▶ [Extract to read]:
────

It'd remain possible for nominators to reinstate V in the next era with manual effort though. We could permit reinstating in the next session even without an era change, but not without manual approval since this approval switches the slashing computation from a max to a sum. |
incorrect. you might be thinking of our usage of phragmen for council elections.
we don't rerun them immediately; only at the end of the session. it has no effect on the rotation of babe authorities - the next epoch's validator set will be the same. all it means is that we rotate them off a bit faster than we otherwise would. for polkadot, assuming a validator wanted to grief the network in this way, they would essentially rotate themselves off/on every epoch, thereby causing 6x more elections than normal (there are only 6 epochs/sessions in an era). this isn't such a big deal.
this currently has no effect. -- the only question in my mind is: is a 6x increase in elections (that can be caused by only 1 bad validator) sufficiently annoying to bring in this logic that would essentially increase the requirement from only 1 validator to some minimum number of validators. |
|
Anytime we rerun elections we should wait at least one full sessions so that nobody can bias their voting based on the expected randomness. I gather this is already baked into the code pretty deep, so actually not problem there. I doubt a the factor of 6 matters here. I'll push Al to weigh in. |
|
Updated to 1/6 of validators as per @AlistairStewart 's suggestion. |
* Force new era only when over third validators is disabled. * Update srml/session/src/lib.rs Co-Authored-By: Bastian Köcher <bkchr@users.noreply.github.com> * Update srml/staking/src/lib.rs Co-Authored-By: Bastian Köcher <bkchr@users.noreply.github.com> * Parametrize the threshold. * Bump runtime version. * Update node/runtime/src/lib.rs * Fix build. * Fix im-online test.
Currently validators that are slashed are disabled till the end of the era (i.e. we ignore anything they do). We also trigger a new era right after the end of current session, which seems completely unnecessary.
This PR forces a new era only if we disable at least one third of the validators to prevent stalling block production.
Marking as WiP as I'm unsure if this is actually needed either or if we should rather never force a new era.

────

▶ [Records provided]:
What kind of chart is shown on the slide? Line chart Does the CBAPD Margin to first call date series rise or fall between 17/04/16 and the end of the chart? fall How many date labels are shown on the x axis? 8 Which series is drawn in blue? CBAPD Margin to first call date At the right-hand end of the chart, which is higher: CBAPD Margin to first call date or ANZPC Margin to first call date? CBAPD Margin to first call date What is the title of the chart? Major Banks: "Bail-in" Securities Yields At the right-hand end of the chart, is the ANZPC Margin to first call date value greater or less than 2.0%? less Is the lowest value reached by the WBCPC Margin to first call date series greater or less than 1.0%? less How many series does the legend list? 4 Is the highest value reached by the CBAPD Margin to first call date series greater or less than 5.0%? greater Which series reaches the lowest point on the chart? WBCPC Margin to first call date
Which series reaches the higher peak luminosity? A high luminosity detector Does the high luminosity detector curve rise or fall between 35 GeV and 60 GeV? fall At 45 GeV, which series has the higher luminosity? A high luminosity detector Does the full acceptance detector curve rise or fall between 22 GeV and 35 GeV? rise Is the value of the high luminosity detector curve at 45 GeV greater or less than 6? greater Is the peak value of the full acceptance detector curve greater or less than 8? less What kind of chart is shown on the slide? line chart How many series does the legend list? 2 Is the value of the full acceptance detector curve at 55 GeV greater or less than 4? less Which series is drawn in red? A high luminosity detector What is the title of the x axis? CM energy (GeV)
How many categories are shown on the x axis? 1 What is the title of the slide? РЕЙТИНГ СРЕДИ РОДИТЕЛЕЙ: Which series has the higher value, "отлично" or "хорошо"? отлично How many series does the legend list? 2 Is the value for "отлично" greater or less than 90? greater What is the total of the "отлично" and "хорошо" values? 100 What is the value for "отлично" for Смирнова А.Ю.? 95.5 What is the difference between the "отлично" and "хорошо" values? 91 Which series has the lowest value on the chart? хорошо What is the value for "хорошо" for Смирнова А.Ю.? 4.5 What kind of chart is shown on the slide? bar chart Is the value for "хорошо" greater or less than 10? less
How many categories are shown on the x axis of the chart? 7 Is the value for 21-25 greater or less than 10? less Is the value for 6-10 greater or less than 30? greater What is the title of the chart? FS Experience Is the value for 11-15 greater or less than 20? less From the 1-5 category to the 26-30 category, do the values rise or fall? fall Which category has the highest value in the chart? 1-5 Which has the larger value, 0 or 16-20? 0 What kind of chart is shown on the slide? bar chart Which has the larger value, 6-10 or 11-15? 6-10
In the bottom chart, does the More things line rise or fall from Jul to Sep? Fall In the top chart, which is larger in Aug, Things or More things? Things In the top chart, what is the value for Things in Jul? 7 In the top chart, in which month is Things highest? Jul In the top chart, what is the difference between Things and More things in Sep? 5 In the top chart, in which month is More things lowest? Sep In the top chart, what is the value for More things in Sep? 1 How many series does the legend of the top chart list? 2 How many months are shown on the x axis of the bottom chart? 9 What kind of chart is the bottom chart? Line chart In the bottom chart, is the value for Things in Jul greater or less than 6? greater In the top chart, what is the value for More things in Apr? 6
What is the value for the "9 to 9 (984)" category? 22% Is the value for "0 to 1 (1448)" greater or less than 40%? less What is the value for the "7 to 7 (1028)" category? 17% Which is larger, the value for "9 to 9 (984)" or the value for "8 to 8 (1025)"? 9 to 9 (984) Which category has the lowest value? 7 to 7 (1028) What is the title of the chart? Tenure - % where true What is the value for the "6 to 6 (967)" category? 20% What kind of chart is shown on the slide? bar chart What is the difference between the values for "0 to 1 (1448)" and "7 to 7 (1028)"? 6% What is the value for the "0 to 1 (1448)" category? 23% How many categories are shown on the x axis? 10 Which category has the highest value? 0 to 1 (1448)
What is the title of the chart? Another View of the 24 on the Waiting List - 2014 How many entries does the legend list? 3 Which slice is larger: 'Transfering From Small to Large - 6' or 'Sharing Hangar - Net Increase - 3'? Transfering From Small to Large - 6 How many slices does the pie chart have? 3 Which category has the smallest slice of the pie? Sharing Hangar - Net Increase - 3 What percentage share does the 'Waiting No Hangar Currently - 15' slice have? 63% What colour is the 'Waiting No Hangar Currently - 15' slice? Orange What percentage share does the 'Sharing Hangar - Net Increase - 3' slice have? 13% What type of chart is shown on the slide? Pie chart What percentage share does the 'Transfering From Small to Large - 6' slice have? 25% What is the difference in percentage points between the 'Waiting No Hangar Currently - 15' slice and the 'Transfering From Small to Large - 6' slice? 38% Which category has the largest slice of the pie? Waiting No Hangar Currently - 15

────

▶ [Required work]:
1. Summarize the pull request discussion in two sentences.
2. Decide whether each statement agrees with the pull request discussion. For each, answer yes or no and quote the words that settle it.
(a) Slashed validators are currently disabled until the end of the era.
(b) For polkadot, an era contains ten sessions.
(c) Rerunning elections changes the next epoch's set of babe validators.
3. Please rewrite the part of the pull request discussion that begins at the words "It'd remain possible" and stops after "a big deal.", putting "node" in place of "validator".

▶ [Responses to the exercise]:
1. The change stops forcing a new era every time slashed validators are disabled and forces one only when enough validators are disabled to risk stalling block production. The threshold was first one third and was later updated to 1/6 of validators, after participants discussed whether a 6x increase in elections caused by one bad validator justified the logic.

2.
(a) Yes: "Currently validators that are slashed are disabled till the end of the era"
(b) No: "there are only 6 epochs/sessions in an era"
(c) No: "it has no effect on the rotation of babe authorities - the next epoch's validator set will be the same"

3.
It'd remain possible for nominators to reinstate V in the next era with manual effort though. We could permit reinstating in the next session even without an era change, but not without manual approval since this approval switches the slashing computation from a max to a sum. |
incorrect. you might be thinking of our usage of phragmen for council elections.
we don't rerun them immediately; only at the end of the session. it has no effect on the rotation of babe authorities - the next epoch's node set will be the same. all it means is that we rotate them off a bit faster than we otherwise would. for polkadot, assuming a node wanted to grief the network in this way, they would essentially rotate themselves off/on every epoch, thereby causing 6x more elections than normal (there are only 6 epochs/sessions in an era). this isn't such a big deal.